A/N: Sorry, it's been so long. I was going to update sooner but I got side-tracked, like I so easily do. I'll try to get the chapters out sooner but school just started so I'm not sure if I can.
Oh, by the way, the other story I've been working on is finished…so this is probably going to become priority!! Aren't you happy?? Now you'll get more updates!
Bella's point of view
"So, Bella, would you like to audition for a contract?" Mr. Withrich asked and I nodded my head numbly. He had explained everything to me and said he was pretty sure that we would get me a contrct—if I wanted it. Honestly, I wanted nothing more. I wanted Edward by my side, and my album playing in the car. I wanted the big family with the kids and the money. I know…my future was a million miles away.
I laughed and then Mr. Withrich talked to me about a time, date , and place to be at a recording studio. I hesitated and then told him about our plan to go to the beach in Florida. He laughed again and said Edward had planned everything—because his recording studio was in Florida!

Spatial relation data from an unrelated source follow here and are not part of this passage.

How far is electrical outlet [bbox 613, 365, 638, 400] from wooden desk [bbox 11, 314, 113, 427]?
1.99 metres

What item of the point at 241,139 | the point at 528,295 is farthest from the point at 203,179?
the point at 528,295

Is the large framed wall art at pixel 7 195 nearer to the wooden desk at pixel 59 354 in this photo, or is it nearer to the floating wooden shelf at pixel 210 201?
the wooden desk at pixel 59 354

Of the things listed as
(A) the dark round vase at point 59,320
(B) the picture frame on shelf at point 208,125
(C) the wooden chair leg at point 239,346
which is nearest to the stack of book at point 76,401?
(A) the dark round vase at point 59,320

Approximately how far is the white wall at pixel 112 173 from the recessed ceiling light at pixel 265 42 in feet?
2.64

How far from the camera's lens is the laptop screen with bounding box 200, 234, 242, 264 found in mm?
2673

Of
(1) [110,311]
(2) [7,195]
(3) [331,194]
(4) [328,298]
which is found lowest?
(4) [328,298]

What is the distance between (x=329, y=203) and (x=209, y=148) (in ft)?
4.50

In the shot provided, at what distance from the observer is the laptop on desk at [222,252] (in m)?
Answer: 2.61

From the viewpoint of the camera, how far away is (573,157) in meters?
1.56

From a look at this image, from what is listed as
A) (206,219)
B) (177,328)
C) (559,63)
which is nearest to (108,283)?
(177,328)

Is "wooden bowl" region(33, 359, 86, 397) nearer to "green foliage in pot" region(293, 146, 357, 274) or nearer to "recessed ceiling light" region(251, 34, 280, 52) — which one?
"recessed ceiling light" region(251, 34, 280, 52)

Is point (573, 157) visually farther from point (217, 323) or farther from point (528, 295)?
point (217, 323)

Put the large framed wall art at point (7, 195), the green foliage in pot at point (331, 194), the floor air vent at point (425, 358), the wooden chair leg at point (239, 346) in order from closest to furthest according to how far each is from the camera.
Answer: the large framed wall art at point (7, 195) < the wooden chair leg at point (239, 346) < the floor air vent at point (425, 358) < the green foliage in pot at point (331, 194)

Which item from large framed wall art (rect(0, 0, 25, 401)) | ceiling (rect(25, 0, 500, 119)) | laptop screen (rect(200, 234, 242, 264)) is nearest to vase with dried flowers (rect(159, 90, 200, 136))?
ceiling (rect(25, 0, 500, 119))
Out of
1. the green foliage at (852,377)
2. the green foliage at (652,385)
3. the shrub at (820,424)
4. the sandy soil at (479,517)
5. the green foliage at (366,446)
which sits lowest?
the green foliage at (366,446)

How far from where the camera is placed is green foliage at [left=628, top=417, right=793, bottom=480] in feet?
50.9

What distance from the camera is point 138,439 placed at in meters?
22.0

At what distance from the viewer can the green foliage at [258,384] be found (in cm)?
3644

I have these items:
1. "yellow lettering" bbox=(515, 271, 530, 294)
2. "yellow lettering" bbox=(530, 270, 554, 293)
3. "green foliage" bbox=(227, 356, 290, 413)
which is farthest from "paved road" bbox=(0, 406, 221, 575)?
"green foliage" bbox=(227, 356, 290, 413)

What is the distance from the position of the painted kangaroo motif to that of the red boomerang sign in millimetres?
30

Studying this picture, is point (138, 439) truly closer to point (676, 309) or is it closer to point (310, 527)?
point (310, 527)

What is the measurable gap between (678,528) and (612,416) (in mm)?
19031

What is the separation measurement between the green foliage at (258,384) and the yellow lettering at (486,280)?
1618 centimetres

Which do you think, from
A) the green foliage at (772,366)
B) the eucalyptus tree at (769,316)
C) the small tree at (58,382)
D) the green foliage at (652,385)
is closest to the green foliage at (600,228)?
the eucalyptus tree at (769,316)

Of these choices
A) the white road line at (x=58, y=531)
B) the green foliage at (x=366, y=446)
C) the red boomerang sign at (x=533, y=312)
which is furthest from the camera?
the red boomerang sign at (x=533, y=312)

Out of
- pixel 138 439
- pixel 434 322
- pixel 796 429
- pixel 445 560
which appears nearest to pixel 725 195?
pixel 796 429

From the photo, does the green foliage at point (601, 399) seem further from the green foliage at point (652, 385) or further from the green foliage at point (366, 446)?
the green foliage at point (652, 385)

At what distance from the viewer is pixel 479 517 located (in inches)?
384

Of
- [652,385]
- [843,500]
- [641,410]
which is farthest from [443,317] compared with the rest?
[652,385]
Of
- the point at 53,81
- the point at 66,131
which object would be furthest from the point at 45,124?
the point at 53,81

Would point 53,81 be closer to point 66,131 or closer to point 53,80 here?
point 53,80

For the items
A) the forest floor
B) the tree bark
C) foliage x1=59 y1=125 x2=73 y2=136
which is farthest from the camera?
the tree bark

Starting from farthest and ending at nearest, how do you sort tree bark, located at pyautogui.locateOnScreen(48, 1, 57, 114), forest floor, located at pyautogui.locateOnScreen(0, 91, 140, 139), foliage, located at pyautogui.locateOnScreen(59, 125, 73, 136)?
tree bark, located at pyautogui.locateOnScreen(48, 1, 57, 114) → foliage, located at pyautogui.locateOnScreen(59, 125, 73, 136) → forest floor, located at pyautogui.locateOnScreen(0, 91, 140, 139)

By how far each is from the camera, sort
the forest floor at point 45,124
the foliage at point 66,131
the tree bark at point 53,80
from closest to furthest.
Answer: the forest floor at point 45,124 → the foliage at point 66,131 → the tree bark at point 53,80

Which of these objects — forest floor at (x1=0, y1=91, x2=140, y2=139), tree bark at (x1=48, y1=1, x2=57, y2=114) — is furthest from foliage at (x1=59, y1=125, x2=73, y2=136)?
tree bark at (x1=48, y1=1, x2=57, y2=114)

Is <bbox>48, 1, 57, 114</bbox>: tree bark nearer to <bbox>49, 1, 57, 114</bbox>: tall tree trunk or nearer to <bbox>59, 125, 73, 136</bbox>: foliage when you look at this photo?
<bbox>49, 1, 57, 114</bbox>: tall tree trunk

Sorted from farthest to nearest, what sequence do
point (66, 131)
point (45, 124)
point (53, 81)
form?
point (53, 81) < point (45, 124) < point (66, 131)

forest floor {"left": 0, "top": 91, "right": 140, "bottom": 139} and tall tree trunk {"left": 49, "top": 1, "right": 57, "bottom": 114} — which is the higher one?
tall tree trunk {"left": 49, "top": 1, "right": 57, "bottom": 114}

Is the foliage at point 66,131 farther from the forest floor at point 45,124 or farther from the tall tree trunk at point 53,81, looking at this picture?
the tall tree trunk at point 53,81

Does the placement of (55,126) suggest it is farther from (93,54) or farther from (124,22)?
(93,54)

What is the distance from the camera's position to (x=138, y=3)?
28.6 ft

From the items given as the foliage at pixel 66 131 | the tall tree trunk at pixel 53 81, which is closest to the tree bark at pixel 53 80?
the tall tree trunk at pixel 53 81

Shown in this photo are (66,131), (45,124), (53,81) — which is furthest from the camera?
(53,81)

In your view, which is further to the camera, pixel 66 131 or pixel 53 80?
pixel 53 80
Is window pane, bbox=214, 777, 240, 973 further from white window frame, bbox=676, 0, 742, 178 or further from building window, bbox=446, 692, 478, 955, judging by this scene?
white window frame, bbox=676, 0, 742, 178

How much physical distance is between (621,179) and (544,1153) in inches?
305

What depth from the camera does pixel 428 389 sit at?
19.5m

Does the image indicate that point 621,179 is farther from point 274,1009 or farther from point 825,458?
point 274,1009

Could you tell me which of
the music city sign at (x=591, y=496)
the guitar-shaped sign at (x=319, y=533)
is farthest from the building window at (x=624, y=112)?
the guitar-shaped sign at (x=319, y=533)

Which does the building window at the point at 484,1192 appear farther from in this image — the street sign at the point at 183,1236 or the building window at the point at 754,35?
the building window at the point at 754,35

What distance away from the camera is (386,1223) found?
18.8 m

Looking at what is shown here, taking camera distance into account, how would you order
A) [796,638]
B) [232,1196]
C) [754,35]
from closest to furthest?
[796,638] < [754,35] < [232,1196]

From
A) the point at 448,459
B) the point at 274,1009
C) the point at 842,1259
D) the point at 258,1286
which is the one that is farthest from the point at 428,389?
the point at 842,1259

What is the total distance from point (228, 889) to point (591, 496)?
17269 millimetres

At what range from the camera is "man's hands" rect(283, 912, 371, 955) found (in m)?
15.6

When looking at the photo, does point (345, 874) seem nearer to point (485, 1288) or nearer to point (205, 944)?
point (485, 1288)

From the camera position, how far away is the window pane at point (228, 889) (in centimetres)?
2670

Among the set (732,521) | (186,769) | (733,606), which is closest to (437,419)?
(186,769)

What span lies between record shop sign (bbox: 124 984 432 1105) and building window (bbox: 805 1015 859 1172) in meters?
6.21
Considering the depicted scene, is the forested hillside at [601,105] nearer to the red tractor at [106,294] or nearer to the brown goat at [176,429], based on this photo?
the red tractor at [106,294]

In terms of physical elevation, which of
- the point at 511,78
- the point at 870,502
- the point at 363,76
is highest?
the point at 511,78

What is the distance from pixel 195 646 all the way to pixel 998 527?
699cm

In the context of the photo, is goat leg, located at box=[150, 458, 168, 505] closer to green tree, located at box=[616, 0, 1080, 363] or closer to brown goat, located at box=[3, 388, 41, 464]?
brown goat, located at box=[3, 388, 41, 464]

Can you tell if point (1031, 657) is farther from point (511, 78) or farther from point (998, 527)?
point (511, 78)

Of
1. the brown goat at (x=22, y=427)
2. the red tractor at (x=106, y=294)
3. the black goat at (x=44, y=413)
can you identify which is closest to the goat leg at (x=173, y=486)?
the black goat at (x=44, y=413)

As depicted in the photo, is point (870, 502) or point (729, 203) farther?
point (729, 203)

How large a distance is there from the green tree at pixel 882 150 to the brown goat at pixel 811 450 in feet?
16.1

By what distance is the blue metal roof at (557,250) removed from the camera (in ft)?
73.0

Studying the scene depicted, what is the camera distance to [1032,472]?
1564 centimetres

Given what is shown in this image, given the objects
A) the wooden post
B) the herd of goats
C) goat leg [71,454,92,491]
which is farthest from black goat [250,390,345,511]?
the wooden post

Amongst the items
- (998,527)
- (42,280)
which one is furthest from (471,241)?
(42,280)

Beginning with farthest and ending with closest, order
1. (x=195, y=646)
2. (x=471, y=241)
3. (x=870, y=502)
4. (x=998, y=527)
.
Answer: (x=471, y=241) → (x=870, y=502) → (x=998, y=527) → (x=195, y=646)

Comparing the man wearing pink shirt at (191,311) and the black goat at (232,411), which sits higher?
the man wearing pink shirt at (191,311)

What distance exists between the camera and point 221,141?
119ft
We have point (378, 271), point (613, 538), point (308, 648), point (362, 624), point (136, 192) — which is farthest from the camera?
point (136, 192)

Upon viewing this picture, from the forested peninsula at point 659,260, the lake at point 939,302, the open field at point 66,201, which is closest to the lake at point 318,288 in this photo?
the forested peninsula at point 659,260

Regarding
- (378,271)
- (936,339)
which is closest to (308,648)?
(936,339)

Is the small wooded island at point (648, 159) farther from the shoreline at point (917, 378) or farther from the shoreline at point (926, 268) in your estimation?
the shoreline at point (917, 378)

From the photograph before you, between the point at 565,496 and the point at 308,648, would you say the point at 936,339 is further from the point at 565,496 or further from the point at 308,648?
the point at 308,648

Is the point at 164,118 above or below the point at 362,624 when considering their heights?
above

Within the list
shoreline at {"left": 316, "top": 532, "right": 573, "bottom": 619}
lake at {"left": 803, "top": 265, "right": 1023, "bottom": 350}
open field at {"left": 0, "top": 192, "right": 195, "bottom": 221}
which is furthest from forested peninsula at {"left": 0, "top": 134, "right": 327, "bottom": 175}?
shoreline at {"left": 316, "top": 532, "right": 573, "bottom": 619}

I smiled, and jumped up and down, literally.
Then I blushed and took a seat as we took the time to set up a date and time to meet.
It ended up being Tuesday next week at 8:00 AM.
I smiled as he stood to leave at the same time that Edward walked in. He looked at mea nd then at Mr. Withrich and smiled.
"I was right, wasn't I?" He asked, smirking.
"Don't let it go to your head, Edward." I said, smirking back. I already had an idea of what song to sing…and it would reveal a secret that I wasn't too sure why I keep it a secret.
He laughed and we showed Mr. Withrich the door. Then I turned to Edward and kissed him sweetly, muttering a thank you.
"Thank you for what?" he asked and I smiled.
"I know you set it up."
"I know…but it's your superb singing abilities." He replied and I smiled, deciding to let him in on my secret.
"You remember the other day when you said that you heard a guitar coming from my room?" I asked, and he nodded, smiling.
"Well, you did. I play the guitar. I have since the sixth grade, but I didn't want anyone to know. I don't know why I just didn't. But I wrote a song in the eight grade…when you were dating Jessica Stanley…want to hear it? It's the song that I play most often." I asked and he nodded. I went to his side of the hotel room and picked up his guitar. It was a bit heavier than my own but it would do.
I smiled at him briefly before starting.
Edward looks at me, I fake a smile so he won't see
That I want and I'm needing everything that we should be
I'll bet she's beautiful, that girl he talks about
And she's got everything that I have to live without
I laughed internally remembering the day that he told me he was in love with Jessi. It was the worst day of my life, and now I could look back and laugh at it.
Edward talks to me, I laugh cause it's just so funny
That I can't even see anyone when he's with me
He says he's so in love, he's finally got it right,
I wonder if he knows he's all I think about at night
He finally got it right; my brain had tried to tell me he had been wrong….
Chorus:
He's the reason for the teardrops on my guitar
The only thing that keeps me wishing on a wishing star
He's the song in the car I keep singing, don't know why I do
I remembered the days that Edward and I had rode together in the car as high schooler's and how things had never been the same after the day he told me he loved her. We always sang along to the radio although that isn't exactly what I had meant.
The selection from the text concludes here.